| Teks Bacaan |
* * * * * * * * *

25 Juli 2007

Makna dan Legenda Barongsai

Tercipta akibat Akulturasi Budaya

Oleh : Suganda Satyaguna *)

PERTUNJUKAN tari Singa atau Barongsai yang kian marak merupakan khas budaya etnis Tionghoa. Tak dapat dipungkiri bahwa kesenian Barongsai ini sangat banyak disukai dan mampu menarik perhatian penonton. Pada masa kampanye Pemilu'99 yang baru lalu banyak partai-partai politik menggunakan Barongsai sebagai daya tarik kampanye.

Kesenian ini jelas berasal dari negeri Tiongkok yang kemudian dibawa ke berbagai pelosok dunia olep para imigran Tionghoa, termasuk ke Nusantara pada masa yang lampau. Namun sayang sekali informasi mengenai asal-usul, makna, maupun legenda mengenai kesenian Barongsai ini sangat minim, sehingga timbul berbagai penafsiran atau kesimpang-siuran.

Berbicara mengenai kesenian Barongsai tentu tak lepas dari kata kesenian yang merupakan bagian dari kebudayaan. Namun sebelum melangkah lebih lanjut, perlu kiranya kita memahami definisi kebudayaan itu sendiri. Kebudayaan adalah segala sesuatu yang diolah dalam pikiran, diwujudkan dalam perilaku benda yang dihasilkan.

Jadi Barongsai merupakan cermin dari pola pikir orang Tionghoa yang terwujud dalam pertunjukan kesenian Barongsai. Namun bagaimana sesungguhnya pola pikir orang Tionghoa itu?

Menurut Wu Chenxu, Guo Licheng dan Ye Deming dalam bukunya Zhongguo de Fengsu Xiguan (Taipei 1977) menyatakan bahwa bangsa Tionghoa adalah bangsa yang mengutamakan kebersamaan dan tidak bersifat individualis.

* * * * * * * * *

| Kumpulan Catatan |
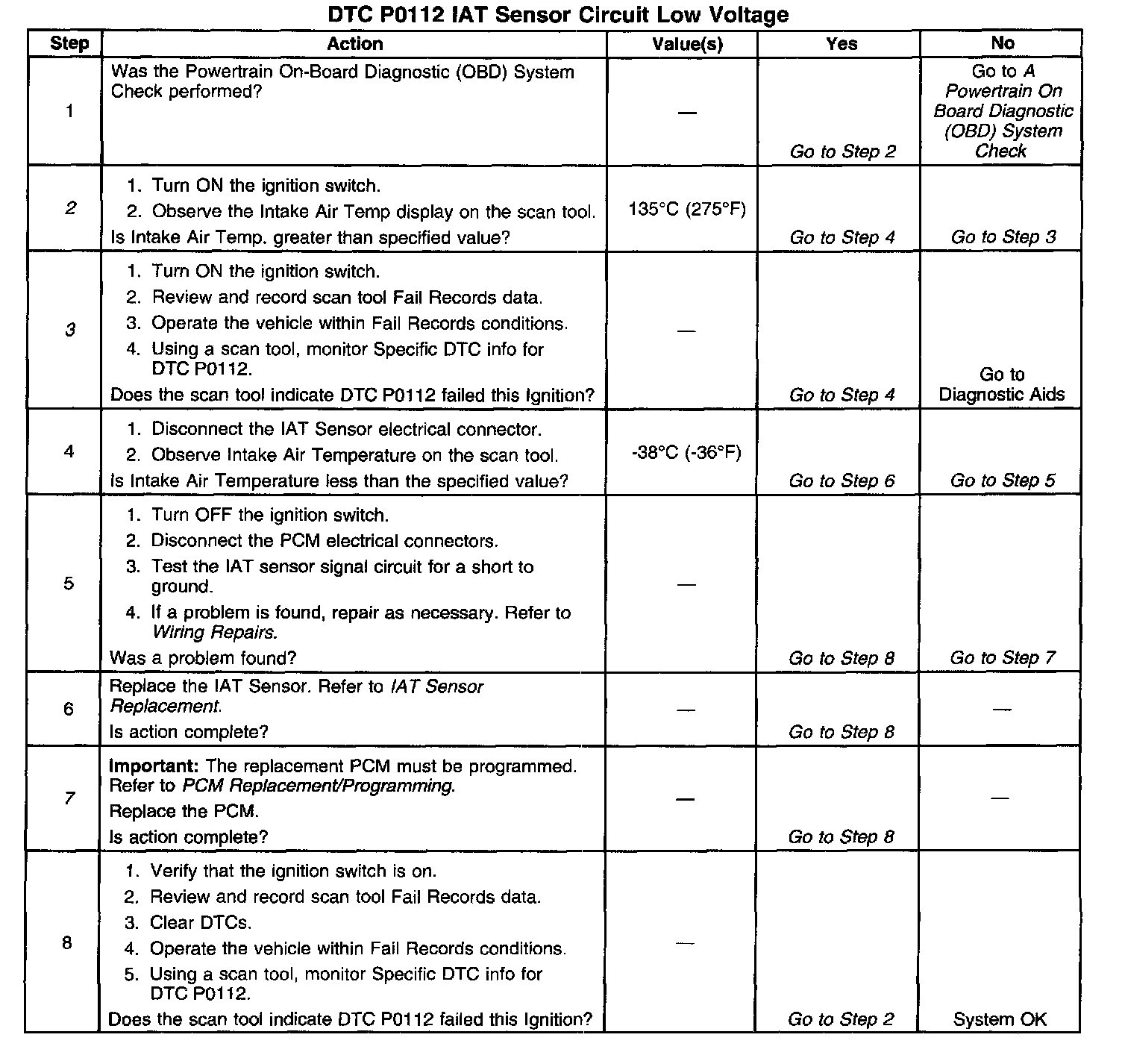 DTC P0112 IAT Sensor Circuit Low Voltage

| Step | Action | Value(s) | Yes | No |
|---|---|---|---|---|
| 1 | Was the Powertrain On-Board Diagnostic (OBD) System Check performed? | — | Go to Step 2 | Go to A Powertrain On Board Diagnostic (OBD) System Check |
| 2 | 1. Turn ON the ignition switch. 2. Observe the Intake Air Temp display on the scan tool. Is Intake Air Temp. greater than specified value? | 135°C (275°F) | Go to Step 4 | Go to Step 3 |
| 3 | 1. Turn ON the ignition switch. 2. Review and record scan tool Fail Records data. 3. Operate the vehicle within Fail Records conditions. 4. Using a scan tool, monitor Specific DTC info for DTC P0112. Does the scan tool indicate DTC P0112 failed this Ignition? | — | Go to Step 4 | Go to Diagnostic Aids |
| 4 | 1. Disconnect the IAT Sensor electrical connector. 2. Observe Intake Air Temperature on the scan tool. Is Intake Air Temperature less than the specified value? | -38°C (-36°F) | Go to Step 6 | Go to Step 5 |
| 5 | 1. Turn OFF the ignition switch. 2. Disconnect the PCM electrical connectors. 3. Test the IAT sensor signal circuit for a short to ground. 4. If a problem is found, repair as necessary. Refer to Wiring Repairs. Was a problem found? | — | Go to Step 8 | Go to Step 7 |
| 6 | Replace the IAT Sensor. Refer to IAT Sensor Replacement. Is action complete? | — | Go to Step 8 | — |
| 7 | Important: The replacement PCM must be programmed. Refer to PCM Replacement/Programming. Replace the PCM. Is action complete? | — | Go to Step 8 | — |
| 8 | 1. Verify that the ignition switch is on. 2. Review and record scan tool Fail Records data. 3. Clear DTCs. 4. Operate the vehicle within Fail Records conditions. 5. Using a scan tool, monitor Specific DTC info for DTC P0112. Does the scan tool indicate DTC P0112 failed this Ignition? | — | Go to Step 2 | System OK |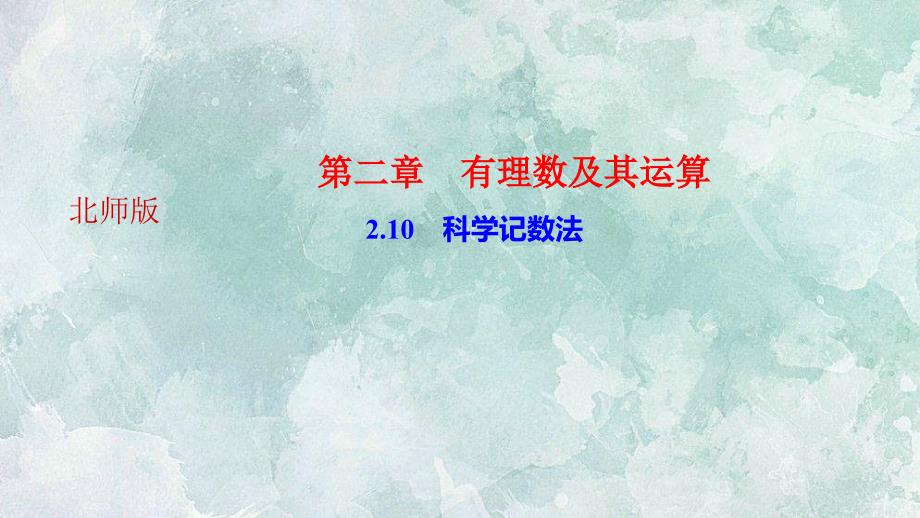 第二章　有理数及其运算

北师版

2.10　科学记数法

* * * * * * * * *

| Petunjuk Tugas A |
Salin bagian teks bacaan tentang Barongsai mulai dari "Oleh : Suganda" sampai dengan "penafsiran atau kesimpang-siuran.".
| Petunjuk Tugas B |
Menurut teks bacaan tentang Barongsai, siapa yang membawa kesenian ini dari negeri Tiongkok ke berbagai pelosok dunia?

| Jawaban Tertulis A |
Oleh : Suganda Satyaguna *)

PERTUNJUKAN tari Singa atau Barongsai yang kian marak merupakan khas budaya etnis Tionghoa. Tak dapat dipungkiri bahwa kesenian Barongsai ini sangat banyak disukai dan mampu menarik perhatian penonton. Pada masa kampanye Pemilu'99 yang baru lalu banyak partai-partai politik menggunakan Barongsai sebagai daya tarik kampanye.

Kesenian ini jelas berasal dari negeri Tiongkok yang kemudian dibawa ke berbagai pelosok dunia olep para imigran Tionghoa, termasuk ke Nusantara pada masa yang lampau. Namun sayang sekali informasi mengenai asal-usul, makna, maupun legenda mengenai kesenian Barongsai ini sangat minim, sehingga timbul berbagai penafsiran atau kesimpang-siuran.

| Jawaban Tertulis B |
Para imigran Tionghoa.